Mineral trioxide aggregate (MTA) and Biodentine are widely used for the repair of root perforations due to their biocompatibility and ability to induce hard tissue formation. Compared with MTA, Biodentine has been shown to induce greater RUNX2 (Runt-related transcription factor 2) expression, a key marker of osteoblastic differentiation [13]. It also promotes enhanced hydroxyapatite formation upon contact with tissue fluids, which contributes to improved biological integration and long-term sealing efficacy [13,14]. Clinically, Biodentine offers practical advantages, including a significantly shorter setting time (approximately 12 minutes), higher Vickers microhardness, and superior handling characteristics that improve efficiency and facilitate dentin-like substitution [15,16]. In recent years, premixed MTA putty materials such as EndoSequence Root Repair Material (RRM) Putty (Brasseler USA Dental, Savannah, GA, USA), TotalFill BC RRM Putty (FKG Dentaire Sàrl, Le Crêt-du-Locle, Switzerland), Well-Root PT Putty (VERICOM Co., Ltd., Chuncheon, Korea), and One-Fil PT Putty (MEDICLUS Co., Ltd., Cheongju, Korea) have also been introduced.

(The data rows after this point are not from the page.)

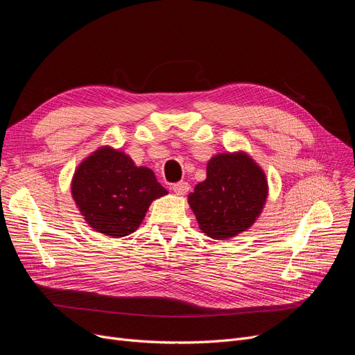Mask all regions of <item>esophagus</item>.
<instances>
[{"label": "esophagus", "mask_w": 355, "mask_h": 355, "mask_svg": "<svg viewBox=\"0 0 355 355\" xmlns=\"http://www.w3.org/2000/svg\"><path fill=\"white\" fill-rule=\"evenodd\" d=\"M189 190H190V185L187 182H184V181H180V182L173 185V191L177 196H185L189 193Z\"/></svg>", "instance_id": "1"}]
</instances>
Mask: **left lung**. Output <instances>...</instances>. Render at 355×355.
Masks as SVG:
<instances>
[{
  "instance_id": "8db88e82",
  "label": "left lung",
  "mask_w": 355,
  "mask_h": 355,
  "mask_svg": "<svg viewBox=\"0 0 355 355\" xmlns=\"http://www.w3.org/2000/svg\"><path fill=\"white\" fill-rule=\"evenodd\" d=\"M269 196L263 168L246 151L220 153L207 162V177L189 194L198 227L216 240L248 232Z\"/></svg>"
}]
</instances>
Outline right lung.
<instances>
[{"mask_svg":"<svg viewBox=\"0 0 355 355\" xmlns=\"http://www.w3.org/2000/svg\"><path fill=\"white\" fill-rule=\"evenodd\" d=\"M70 191L87 226L114 239L138 230L151 202L168 194L153 170L110 145L82 159Z\"/></svg>","mask_w":355,"mask_h":355,"instance_id":"right-lung-1","label":"right lung"}]
</instances>
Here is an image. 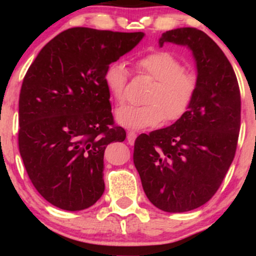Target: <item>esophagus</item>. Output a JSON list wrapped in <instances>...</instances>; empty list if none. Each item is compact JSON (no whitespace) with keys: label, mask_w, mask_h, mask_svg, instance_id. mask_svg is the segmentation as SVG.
Returning <instances> with one entry per match:
<instances>
[{"label":"esophagus","mask_w":256,"mask_h":256,"mask_svg":"<svg viewBox=\"0 0 256 256\" xmlns=\"http://www.w3.org/2000/svg\"><path fill=\"white\" fill-rule=\"evenodd\" d=\"M137 137V134L134 131H128V144H134V140H136Z\"/></svg>","instance_id":"obj_1"}]
</instances>
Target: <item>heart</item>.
Instances as JSON below:
<instances>
[{
    "label": "heart",
    "mask_w": 256,
    "mask_h": 256,
    "mask_svg": "<svg viewBox=\"0 0 256 256\" xmlns=\"http://www.w3.org/2000/svg\"><path fill=\"white\" fill-rule=\"evenodd\" d=\"M137 71L155 79L143 106H122L116 113V122L126 128H152L167 119L174 122L184 116L195 98L198 77L184 68L180 58L168 50H154L134 61ZM128 72L122 62L106 68L104 80L118 104L125 101Z\"/></svg>",
    "instance_id": "1"
}]
</instances>
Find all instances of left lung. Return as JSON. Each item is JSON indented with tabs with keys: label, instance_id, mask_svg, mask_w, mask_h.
Wrapping results in <instances>:
<instances>
[{
	"label": "left lung",
	"instance_id": "obj_1",
	"mask_svg": "<svg viewBox=\"0 0 256 256\" xmlns=\"http://www.w3.org/2000/svg\"><path fill=\"white\" fill-rule=\"evenodd\" d=\"M166 42L192 52L198 90L174 124L137 137L134 164L149 201L165 212L182 213L210 201L230 168L238 142L240 92L228 58L204 31H166L158 43Z\"/></svg>",
	"mask_w": 256,
	"mask_h": 256
}]
</instances>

These newer materials are syringe- or putty-based, user-friendly, set rapidly, and do not induce discoloration. Nevertheless, in the present case, Biodentine was deliberately selected because it is a well-validated material with longstanding clinical validation, offering both favorable handling and biological properties while avoiding tooth discoloration.
CONCLUSIONS
To the best of our knowledge, this is the first documented case reporting endodontic treatment in a maxillary first molar affected by MIM. The tooth exhibited characteristic features of MIM, including a CMD and an open furcal channel, which posed significant challenges to canal identification and disinfection. The palatal canal was found to be separated from the main pulp chamber. Early recognition of CMD, cervical constrictions, abnormal pulp chamber morphology, or root developmental disturbances on radiographs is essential for diagnosing MIM. In treatment planning, obtaining a CBCT scan should be prioritized to accurately assess the complex cervical and furcal anatomy, as CMD and furcal channels can obscure canal pathways or allow bacterial ingress. Careful disinfection and the use of bioceramic sealers and calcium silicate–based materials such as Biodentine are recommended. Long-term follow-up remains critical, and overall, MIM-affected teeth require individualized strategies beyond standard endodontic protocols and, when available, guided endodontic techniques to improve outcomes. This report highlights the anatomical complexity and therapeutic challenges associated with MIM-affected teeth, particularly maxillary molars, and emphasizes the importance of advanced imaging and careful canal-negotiation strategies to achieve favorable clinical outcomes.
Notes
CONFLICT OF INTEREST
No potential conflict of interest relevant to this article was reported.
FUNDING/SUPPORT
The authors have no financial relationships relevant to this article to disclose.
DATA SHARING STATEMENT
The datasets are not publicly available but are available from the corresponding author upon reasonable request.